The current structural shift centers on the transfer of accountability for AI risk from vendors and regulators to managed service providers (MSPs). Vendors such as Anthropic and Microsoft are expanding their enterprise-focused AI channel programs and services tracks, while regulators pull back from enforcement, leaving MSPs as the de facto accountable parties for AI deployments. Reports and data indicate that vendor-driven channel expansion and regulatory laxity are converging to make service providers the liable layer in AI delivery.

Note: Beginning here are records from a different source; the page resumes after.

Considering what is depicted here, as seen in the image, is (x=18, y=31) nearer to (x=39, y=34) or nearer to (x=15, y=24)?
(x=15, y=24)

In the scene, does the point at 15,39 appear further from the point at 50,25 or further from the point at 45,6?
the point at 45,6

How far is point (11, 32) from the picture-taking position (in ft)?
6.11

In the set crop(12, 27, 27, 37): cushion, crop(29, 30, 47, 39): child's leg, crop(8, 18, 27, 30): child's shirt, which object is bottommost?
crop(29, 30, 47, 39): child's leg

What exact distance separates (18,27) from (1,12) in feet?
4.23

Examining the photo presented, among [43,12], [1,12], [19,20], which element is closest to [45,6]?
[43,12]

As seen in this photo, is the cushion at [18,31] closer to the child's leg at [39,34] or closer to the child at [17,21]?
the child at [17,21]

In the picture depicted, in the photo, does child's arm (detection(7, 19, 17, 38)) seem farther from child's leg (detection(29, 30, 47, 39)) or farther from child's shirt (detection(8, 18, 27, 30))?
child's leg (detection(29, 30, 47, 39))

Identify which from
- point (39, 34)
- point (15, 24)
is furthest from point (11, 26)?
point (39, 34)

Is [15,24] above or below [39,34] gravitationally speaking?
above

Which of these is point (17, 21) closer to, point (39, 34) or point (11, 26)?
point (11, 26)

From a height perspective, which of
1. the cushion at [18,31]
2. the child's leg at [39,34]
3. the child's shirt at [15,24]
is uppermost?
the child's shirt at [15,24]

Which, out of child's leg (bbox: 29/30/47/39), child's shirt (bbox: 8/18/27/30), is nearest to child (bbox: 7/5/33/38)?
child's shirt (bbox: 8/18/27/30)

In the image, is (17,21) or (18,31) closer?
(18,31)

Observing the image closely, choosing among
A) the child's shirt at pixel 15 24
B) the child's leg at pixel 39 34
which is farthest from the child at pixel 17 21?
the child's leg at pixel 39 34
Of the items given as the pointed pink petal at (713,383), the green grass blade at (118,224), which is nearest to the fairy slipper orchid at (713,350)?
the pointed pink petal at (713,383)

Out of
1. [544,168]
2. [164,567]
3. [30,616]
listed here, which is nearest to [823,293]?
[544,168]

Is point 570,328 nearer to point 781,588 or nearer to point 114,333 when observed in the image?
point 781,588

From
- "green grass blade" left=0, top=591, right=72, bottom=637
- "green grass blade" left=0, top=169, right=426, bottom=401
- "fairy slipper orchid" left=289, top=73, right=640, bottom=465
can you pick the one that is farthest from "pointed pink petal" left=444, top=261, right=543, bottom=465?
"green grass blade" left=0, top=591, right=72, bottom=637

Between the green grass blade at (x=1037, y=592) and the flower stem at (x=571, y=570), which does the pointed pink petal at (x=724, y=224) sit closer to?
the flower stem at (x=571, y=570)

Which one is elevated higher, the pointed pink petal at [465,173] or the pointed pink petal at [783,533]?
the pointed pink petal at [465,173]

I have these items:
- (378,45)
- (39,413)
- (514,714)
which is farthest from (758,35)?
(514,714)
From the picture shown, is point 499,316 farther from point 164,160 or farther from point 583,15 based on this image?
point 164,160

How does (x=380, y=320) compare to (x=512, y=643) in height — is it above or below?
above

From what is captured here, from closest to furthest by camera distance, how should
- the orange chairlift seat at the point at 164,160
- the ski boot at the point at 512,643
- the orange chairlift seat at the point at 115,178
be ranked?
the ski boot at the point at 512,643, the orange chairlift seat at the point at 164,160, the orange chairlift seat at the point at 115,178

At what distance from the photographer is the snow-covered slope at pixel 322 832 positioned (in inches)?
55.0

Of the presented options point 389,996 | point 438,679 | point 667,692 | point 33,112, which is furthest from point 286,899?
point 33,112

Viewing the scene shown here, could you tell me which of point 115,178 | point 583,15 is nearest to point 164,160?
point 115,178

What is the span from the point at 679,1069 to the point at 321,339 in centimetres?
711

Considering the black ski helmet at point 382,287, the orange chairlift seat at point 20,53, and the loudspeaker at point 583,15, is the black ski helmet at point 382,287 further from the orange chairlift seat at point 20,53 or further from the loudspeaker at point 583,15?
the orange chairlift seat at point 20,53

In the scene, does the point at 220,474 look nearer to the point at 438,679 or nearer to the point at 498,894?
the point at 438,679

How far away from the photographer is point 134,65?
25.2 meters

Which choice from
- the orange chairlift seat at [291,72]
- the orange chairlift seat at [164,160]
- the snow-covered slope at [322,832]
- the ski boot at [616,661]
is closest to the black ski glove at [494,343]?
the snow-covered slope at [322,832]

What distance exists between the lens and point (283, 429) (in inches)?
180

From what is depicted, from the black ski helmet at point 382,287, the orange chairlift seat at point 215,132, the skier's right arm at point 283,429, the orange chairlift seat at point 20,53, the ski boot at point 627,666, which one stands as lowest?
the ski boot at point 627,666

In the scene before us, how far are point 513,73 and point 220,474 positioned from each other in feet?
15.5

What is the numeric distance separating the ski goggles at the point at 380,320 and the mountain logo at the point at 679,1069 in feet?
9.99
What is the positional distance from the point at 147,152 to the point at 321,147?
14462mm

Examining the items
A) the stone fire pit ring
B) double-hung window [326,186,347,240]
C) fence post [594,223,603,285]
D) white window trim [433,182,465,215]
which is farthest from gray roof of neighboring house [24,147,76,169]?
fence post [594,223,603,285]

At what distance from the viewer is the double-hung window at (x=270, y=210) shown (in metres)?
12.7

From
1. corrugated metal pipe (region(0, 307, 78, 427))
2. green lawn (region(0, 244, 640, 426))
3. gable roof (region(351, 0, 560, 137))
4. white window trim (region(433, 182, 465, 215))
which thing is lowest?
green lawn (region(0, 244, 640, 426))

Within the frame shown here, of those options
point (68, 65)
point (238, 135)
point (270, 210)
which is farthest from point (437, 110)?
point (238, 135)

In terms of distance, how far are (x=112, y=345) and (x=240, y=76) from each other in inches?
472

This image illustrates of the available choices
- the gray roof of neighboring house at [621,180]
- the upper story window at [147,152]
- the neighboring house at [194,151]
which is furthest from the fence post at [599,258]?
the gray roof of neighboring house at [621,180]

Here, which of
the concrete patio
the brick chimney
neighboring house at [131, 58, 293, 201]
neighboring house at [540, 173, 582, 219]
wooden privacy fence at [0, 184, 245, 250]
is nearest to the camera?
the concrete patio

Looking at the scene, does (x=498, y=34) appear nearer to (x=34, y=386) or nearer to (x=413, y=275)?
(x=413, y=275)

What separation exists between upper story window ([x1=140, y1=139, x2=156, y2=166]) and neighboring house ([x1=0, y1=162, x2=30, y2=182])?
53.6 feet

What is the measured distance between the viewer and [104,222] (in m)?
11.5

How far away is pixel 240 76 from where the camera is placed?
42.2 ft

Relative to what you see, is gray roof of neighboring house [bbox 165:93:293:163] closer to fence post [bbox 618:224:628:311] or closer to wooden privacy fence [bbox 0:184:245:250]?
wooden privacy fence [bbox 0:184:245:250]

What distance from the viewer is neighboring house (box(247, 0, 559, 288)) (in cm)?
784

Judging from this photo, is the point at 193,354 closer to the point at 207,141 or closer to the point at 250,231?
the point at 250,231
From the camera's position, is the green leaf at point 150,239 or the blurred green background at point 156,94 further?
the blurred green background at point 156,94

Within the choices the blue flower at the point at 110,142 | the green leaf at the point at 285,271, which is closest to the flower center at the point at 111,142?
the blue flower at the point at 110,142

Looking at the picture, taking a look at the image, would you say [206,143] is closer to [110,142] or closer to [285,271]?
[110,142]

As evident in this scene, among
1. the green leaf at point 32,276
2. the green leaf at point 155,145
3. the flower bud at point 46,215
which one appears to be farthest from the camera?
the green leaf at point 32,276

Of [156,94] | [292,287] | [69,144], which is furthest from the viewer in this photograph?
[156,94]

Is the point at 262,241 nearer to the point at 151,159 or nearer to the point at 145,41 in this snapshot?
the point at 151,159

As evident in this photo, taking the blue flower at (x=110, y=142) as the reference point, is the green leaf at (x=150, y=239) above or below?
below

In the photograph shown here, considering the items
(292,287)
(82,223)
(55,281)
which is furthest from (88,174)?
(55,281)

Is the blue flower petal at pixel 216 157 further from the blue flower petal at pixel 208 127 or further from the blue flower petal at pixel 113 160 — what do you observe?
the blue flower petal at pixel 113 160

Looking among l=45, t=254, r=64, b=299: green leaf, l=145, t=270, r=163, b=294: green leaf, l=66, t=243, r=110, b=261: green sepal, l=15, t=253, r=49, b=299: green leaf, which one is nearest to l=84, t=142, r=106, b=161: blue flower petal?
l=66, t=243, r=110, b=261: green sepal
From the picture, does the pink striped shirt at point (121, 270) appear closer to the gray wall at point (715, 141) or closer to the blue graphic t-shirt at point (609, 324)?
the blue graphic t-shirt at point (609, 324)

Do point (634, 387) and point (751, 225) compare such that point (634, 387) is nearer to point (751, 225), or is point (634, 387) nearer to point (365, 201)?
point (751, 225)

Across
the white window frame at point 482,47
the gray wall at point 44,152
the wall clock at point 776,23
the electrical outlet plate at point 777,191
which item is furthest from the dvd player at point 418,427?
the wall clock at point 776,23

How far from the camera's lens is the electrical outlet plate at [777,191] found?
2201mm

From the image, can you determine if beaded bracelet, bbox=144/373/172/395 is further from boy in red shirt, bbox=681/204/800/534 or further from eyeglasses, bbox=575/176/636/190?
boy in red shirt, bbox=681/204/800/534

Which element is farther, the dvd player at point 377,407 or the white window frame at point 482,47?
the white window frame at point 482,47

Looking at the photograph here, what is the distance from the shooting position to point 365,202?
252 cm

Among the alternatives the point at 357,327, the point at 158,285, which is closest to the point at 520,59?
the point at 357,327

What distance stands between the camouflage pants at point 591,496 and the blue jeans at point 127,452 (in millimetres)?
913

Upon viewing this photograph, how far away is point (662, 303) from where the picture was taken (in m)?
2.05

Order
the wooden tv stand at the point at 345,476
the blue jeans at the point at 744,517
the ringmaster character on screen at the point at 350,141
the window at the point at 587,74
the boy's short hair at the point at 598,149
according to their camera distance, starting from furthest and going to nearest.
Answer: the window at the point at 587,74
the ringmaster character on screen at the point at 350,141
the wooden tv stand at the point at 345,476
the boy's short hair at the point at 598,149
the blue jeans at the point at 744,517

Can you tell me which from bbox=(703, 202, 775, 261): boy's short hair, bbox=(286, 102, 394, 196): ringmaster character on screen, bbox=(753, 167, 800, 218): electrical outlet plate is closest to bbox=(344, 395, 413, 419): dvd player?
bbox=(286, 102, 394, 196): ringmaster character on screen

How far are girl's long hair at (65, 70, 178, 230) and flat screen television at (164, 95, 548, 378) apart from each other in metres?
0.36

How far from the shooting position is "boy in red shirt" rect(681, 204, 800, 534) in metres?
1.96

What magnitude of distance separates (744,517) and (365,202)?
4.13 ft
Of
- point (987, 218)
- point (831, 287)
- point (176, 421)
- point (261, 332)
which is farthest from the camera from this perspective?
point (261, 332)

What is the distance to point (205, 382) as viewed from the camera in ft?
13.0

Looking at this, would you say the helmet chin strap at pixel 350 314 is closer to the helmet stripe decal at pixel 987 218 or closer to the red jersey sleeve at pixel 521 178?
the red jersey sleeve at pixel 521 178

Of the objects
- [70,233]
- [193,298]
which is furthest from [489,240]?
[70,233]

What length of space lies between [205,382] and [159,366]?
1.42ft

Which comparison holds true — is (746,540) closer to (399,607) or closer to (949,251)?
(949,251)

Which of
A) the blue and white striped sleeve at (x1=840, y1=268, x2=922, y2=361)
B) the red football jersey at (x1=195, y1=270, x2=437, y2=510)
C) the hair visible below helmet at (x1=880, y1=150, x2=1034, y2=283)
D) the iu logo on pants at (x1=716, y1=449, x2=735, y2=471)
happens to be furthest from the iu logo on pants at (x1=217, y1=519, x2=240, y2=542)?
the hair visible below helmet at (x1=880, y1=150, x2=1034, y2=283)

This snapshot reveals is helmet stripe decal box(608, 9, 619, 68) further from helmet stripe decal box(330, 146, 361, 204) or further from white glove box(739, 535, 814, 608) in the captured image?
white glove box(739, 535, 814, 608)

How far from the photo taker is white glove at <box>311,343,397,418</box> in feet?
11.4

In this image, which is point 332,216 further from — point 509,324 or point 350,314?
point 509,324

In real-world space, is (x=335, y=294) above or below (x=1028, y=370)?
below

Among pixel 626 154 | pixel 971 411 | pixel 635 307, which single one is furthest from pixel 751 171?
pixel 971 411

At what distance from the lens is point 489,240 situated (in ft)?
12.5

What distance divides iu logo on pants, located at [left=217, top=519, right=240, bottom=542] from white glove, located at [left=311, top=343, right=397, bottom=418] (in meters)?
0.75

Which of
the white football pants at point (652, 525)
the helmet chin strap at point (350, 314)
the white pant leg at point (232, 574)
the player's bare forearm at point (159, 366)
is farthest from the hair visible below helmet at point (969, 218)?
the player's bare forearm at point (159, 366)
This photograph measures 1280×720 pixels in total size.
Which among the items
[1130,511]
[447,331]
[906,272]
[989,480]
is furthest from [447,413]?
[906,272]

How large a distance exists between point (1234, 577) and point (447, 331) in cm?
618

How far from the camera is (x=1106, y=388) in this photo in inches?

Anthropic is broadening its CLAUDE partner network from around 100 to several thousand partners, organized in tiers with outcome-based incentives and a dedicated services track targeting MSPs and system integrators. Microsoft, responding to low Copilot adoption rates (reported at 3.3% of eligible users), is allowing full removal of Copilot from systems. An IDC/Expereo survey of 800 companies found 70% are budgeting for AI, but investment is driven more by competitive anxiety than proven results. Additionally, a concentrated group—top 5% of users—accounts for the bulk of enterprise AI-related risk, according to a separate analysis.
Supporting developments include the emergence of Lemhi, an early-stage platform aimed at enabling MSPs to package and sell AI transformation as a recurring service, and warnings from lawmakers about cuts to CISA that undermine federal cyber defense capacity. The episode also highlights a consistent theme: government agencies such as the White House and NIST are shifting toward voluntary measures and measurement frameworks, declining to create enforceable accountability standards for AI in production environments.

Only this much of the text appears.